Exodus as Allegory

Photo credit: Lawrence OP on Visual Hunt

Photo credit: Lawrence OP on Visual Hunt

Like any collection of literary classics, the Bible illuminates real life. As psychologist and public intellectual Jordan Peterson has observed, we humans don’t make sense to ourselves. We often act from unconscious impulses. We do things we don’t understand and don’t want to do. Storytelling enables us to describe ourselves to ourselves, in hopes of understanding more about being persons, navigating social life. Through allegorical interpretation, we summarize a story’s insights into human motivation and social relationships. By contemplating and extending a story’s metaphorical language, we discover how patterns embodied in metaphor might actually elucidate life outside literature. The Exodus story, for instance, contains metaphors of enslavement and freedom that outline the process of escaping systems of sociopolitical domination and ending forms of bondage that afflict individuals.

Task input:
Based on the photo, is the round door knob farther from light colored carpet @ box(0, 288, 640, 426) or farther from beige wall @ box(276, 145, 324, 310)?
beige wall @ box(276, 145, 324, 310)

...

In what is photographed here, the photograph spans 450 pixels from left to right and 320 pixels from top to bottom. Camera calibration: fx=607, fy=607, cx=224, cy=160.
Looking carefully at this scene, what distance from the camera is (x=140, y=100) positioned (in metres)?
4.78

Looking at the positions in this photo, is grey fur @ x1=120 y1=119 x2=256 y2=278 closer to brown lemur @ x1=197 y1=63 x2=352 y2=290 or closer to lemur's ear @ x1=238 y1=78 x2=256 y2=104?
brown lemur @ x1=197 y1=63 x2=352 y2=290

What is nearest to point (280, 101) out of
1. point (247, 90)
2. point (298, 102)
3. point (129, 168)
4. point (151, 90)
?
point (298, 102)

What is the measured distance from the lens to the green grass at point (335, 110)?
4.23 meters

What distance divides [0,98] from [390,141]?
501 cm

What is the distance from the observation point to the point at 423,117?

Goal 1:
In the Exodus passage, what two kinds of metaphors does the Exodus story contain?
Goal 2:
Turn the stretch of the records from the line containing "What distance divides [0,98] from [390,141]?" through the line containing "What is the distance" into a numbered list, leaving out blank lines.

Result 1:
Metaphors of enslavement and freedom.

Result 2:
1. What distance divides [0,98] from [390,141]?
2. 501 cm
3. What is the distance from the observation point to the point at 423,117?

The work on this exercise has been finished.